(Dataset items)
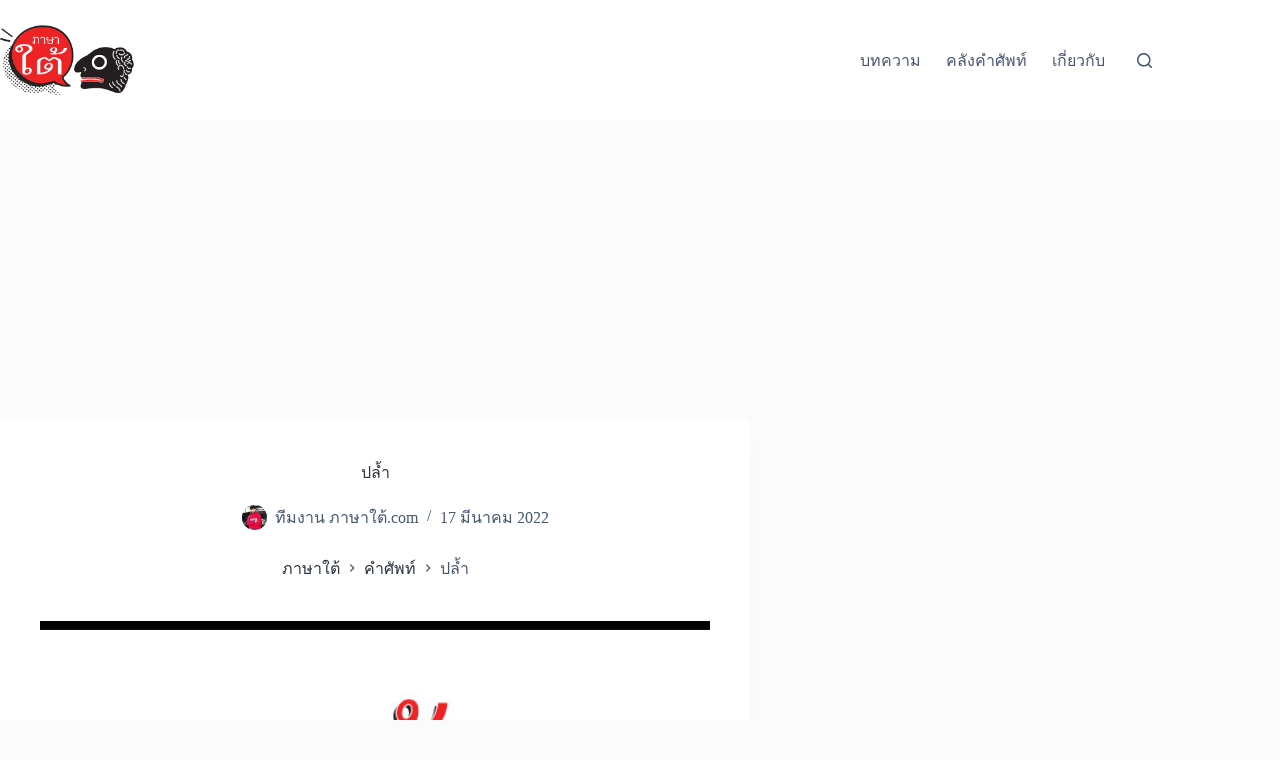

--- FILE ---
content_type: text/html; charset=utf-8
request_url: https://www.google.com/recaptcha/api2/aframe
body_size: 267
content:
<!DOCTYPE HTML><html><head><meta http-equiv="content-type" content="text/html; charset=UTF-8"></head><body><script nonce="faCBZ8293RcnZ0sE1dT_zQ">/** Anti-fraud and anti-abuse applications only. See google.com/recaptcha */ try{var clients={'sodar':'https://pagead2.googlesyndication.com/pagead/sodar?'};window.addEventListener("message",function(a){try{if(a.source===window.parent){var b=JSON.parse(a.data);var c=clients[b['id']];if(c){var d=document.createElement('img');d.src=c+b['params']+'&rc='+(localStorage.getItem("rc::a")?sessionStorage.getItem("rc::b"):"");window.document.body.appendChild(d);sessionStorage.setItem("rc::e",parseInt(sessionStorage.getItem("rc::e")||0)+1);localStorage.setItem("rc::h",'1769144612593');}}}catch(b){}});window.parent.postMessage("_grecaptcha_ready", "*");}catch(b){}</script></body></html>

▶ _PROMPT_
Lines above that include the string "charset" need to be copied.

▶ _ANSWER TO THIS TASK_
content_type: text/html; charset=utf-8
<!DOCTYPE HTML><html><head><meta http-equiv="content-type" content="text/html; charset=UTF-8"></head><body><script nonce="faCBZ8293RcnZ0sE1dT_zQ">/** Anti-fraud and anti-abuse applications only. See google.com/recaptcha */ try{var clients={'sodar':'https://pagead2.googlesyndication.com/pagead/sodar?'};window.addEventListener("message",function(a){try{if(a.source===window.parent){var b=JSON.parse(a.data);var c=clients[b['id']];if(c){var d=document.createElement('img');d.src=c+b['params']+'&rc='+(localStorage.getItem("rc::a")?sessionStorage.getItem("rc::b"):"");window.document.body.appendChild(d);sessionStorage.setItem("rc::e",parseInt(sessionStorage.getItem("rc::e")||0)+1);localStorage.setItem("rc::h",'1769144612593');}}}catch(b){}});window.parent.postMessage("_grecaptcha_ready", "*");}catch(b){}</script></body></html>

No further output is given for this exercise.